Unfortuantly we're on aOS 5.0.4.1 and can't move at the moment due to budgetry reasons.

The alternative would be to manipulate the validuser ACL to only allow subnets that your users will be on.  What is validuser ACL and its uses? https://kb.arubanetworks.com/app/answers/detail/a_id/40

any    any    svc-sec-papi    permit    Low
any    any    any        permit    Low
any    any    any        permit    Low

However we use these controllers for a number of different WLANs, as I understand it changing this rule would potentially affect all WLANs and not just the Free Internet WLAN ?

---

@nbrodt_savage wrote:

any    any    svc-sec-papi    permit    Low
any    any    any        permit    Low
any    any    any        permit    Low

 

However we use these controllers for a number of different WLANs, as I understand it changing this rule would potentially affect all WLANs and not just the Free Internet WLAN ?

---

Correct.

The easiest way to do this is to summarize all of your networks that you use for WLAN and put it in the validuseracl.  So if you use all private networks you would say:

any network 172.16.0.0 255.255.0.0 any permit

any network 192.168.0.0 255.255.0.0 any permit

any network 10.0.0.0 255.0.0.0 any permit

You would then also remove the "any any any permit low" from the last line.  You should test during a period of downtime.

That's probably not something that I could implement .. Also I have seen the 2nd address fall into IP ranges we do use.

In the case of my phone I dont think this 2nd IP address is from the 3G data connection as my phone appears to be using ipv6 and not ipv4 for it's 3G data connection.

Try turning off the 3g part of the android device and see if you still have the same issue.  Before we make any changes, let us make sure that is the problem...

 Disabled mobile data, same symptoms;

 #show user-table | include 5300

10.167.251.157   18:87:96:43:62:fa                              service-guest-logon-tnl          00:00:03      5300_Test       Wireless            Free Internet/00:24:6c:4c:e9:16/g  service-guest-tnl  tunnel

10.88.253.14     18:87:96:43:62:fa                               service-guest-logon-tnl          00:00:00        5300_Test          Wireless            Free Internet/00:24:6c:4c:e9:16/g  service-guest-tnl  tunnel

nbrodt_savage, we're experience the same issue with Android on a couple of our customer sites with Android.

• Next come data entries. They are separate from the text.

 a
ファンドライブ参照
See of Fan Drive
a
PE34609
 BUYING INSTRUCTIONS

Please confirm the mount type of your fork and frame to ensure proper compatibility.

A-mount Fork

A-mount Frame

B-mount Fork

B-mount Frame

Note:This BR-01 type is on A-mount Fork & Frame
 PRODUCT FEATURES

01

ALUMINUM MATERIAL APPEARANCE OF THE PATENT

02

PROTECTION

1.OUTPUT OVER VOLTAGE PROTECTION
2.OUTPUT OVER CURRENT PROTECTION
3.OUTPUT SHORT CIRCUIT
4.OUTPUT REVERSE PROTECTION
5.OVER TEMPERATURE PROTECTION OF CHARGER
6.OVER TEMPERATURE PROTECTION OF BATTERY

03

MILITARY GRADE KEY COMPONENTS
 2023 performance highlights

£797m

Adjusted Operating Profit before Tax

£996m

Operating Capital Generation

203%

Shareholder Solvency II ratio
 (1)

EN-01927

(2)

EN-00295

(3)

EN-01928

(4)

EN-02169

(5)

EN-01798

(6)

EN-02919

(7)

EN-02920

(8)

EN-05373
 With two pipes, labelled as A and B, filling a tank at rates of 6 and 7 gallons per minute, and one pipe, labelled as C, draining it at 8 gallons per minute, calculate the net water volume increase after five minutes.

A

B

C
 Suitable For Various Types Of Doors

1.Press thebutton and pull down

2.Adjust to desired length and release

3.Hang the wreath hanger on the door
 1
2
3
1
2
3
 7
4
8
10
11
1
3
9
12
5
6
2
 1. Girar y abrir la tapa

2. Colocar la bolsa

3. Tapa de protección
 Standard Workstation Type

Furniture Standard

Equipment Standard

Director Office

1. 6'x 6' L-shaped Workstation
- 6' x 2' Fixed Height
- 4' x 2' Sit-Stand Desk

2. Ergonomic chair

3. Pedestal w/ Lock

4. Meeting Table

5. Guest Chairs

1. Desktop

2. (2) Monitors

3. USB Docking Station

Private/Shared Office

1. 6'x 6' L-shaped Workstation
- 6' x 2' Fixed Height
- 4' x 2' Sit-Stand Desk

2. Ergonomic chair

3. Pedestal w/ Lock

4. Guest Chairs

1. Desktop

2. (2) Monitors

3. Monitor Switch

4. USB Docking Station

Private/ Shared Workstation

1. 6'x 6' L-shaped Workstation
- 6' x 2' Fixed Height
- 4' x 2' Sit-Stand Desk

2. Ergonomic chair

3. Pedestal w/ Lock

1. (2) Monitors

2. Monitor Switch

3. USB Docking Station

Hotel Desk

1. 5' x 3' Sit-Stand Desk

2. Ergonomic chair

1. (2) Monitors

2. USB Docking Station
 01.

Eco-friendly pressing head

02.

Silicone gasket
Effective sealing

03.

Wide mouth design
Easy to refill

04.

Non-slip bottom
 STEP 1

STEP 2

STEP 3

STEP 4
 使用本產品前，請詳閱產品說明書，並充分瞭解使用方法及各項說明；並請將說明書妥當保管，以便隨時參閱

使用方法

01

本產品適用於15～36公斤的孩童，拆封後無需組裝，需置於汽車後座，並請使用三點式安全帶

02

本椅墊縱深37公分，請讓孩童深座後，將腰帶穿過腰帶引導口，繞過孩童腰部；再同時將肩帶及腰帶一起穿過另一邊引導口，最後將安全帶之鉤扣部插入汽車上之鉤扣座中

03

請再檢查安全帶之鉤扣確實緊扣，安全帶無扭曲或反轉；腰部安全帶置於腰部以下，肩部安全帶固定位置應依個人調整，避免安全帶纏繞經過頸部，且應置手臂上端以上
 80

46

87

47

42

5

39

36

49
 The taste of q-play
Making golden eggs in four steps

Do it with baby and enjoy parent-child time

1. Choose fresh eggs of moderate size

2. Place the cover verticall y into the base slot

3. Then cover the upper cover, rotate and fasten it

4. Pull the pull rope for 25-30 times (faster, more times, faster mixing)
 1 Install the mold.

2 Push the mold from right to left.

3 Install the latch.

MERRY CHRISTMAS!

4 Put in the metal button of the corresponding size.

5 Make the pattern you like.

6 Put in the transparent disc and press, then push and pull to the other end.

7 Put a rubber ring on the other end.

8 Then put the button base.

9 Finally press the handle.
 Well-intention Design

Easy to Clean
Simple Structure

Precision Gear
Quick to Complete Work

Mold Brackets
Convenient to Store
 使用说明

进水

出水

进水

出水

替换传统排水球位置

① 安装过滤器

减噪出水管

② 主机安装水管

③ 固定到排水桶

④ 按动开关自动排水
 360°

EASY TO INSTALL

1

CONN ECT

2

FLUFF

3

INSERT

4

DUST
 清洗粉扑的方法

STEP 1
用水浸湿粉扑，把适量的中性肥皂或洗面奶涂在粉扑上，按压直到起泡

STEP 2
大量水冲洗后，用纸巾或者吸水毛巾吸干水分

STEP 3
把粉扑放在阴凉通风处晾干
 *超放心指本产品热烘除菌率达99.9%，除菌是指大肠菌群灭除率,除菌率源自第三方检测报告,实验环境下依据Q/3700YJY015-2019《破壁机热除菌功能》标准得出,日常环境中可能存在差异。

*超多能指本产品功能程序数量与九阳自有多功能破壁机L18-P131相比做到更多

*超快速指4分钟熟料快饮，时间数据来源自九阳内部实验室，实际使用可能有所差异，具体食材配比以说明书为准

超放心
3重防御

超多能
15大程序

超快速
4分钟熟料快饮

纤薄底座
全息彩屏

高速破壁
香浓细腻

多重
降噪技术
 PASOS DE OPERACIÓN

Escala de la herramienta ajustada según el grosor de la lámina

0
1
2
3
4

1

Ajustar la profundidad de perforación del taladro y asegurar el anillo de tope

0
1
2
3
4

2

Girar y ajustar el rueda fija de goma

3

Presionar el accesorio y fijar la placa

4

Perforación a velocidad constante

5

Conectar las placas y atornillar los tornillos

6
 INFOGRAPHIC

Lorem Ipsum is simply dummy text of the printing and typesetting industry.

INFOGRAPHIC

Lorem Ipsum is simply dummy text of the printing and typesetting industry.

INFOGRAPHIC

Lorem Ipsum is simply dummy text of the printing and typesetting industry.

It's the exact same scenario that you are mentioning, but without the double IP-adresses showing up since we have the "Force DHCP" enabled. IOS, OSX and Windows have no issues.

Currently only have Android 4.0.3 and 4.0.4 to test with, but they behave just like you describe. I believe it is related to the OS, but in what way I've not been able to figure out. On some networks it's ok, while on other it's not. Been trying to find a common config issue, but not able to yet.

I'd appreciate to hear from you if you somehow fixed this, or even if the problem is still there.